→ Quoted text:
The last time that I attended an investor event was the Group Capital Markets Day in 2013, when we set out our M&A priorities to all investors. It is satisfying to see the progress that we have made against our objectives in the last two to three years, with acquisitions across the US, Central America, the Caribbean, Colombia, and most recently Brazil. Our key priority now is to continue to integrate these businesses into Smurfit Kappa and remaining open to consider further accretive M&A.
Turning to the market, in 2015 we delivered a decent EBITDA margin of 16.4%, and we believe with the integration of acquisitions, volume growth and pricing initiatives, there is scope for improvement in 2016.
In volume terms, we reported a strong fourth quarter in 2015, with 5% organic growth excluding Venezuela. We aim to build on this to 2016.
After a difficult year in 2015, currency headwinds have persisted into the current year, particularly in Mexico and Colombia. We remain focused on offsetting this and are making good progress.
Our core markets of US, Mexico and Colombia made up over 80% of the Americas EBITDA in 2015. We will continue to grow our business in these stable markets.
And as I previously said, we're keenly focused on ensuring our recent acquisitions are integrated well over the coming months and years, and are confident of achieving our synergy targets.
I will now hand back to Tony, and thank you.

→ Stored data:
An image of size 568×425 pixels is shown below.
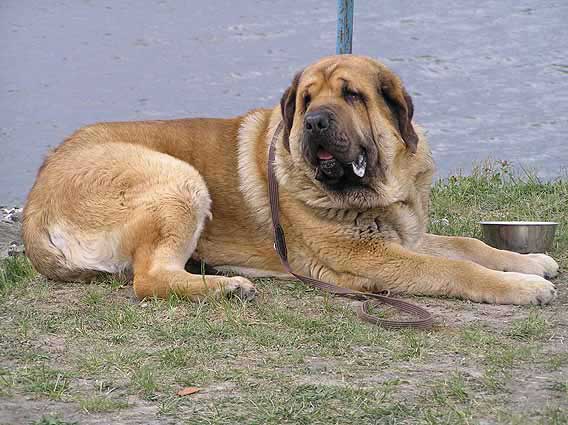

→ What to do:
Reproduce the Smurfit Kappa investor remarks word for word, starting at "After a difficult" and ending after "making good progress.".

→ Reply:
After a difficult year in 2015, currency headwinds have persisted into the current year, particularly in Mexico and Colombia. We remain focused on offsetting this and are making good progress.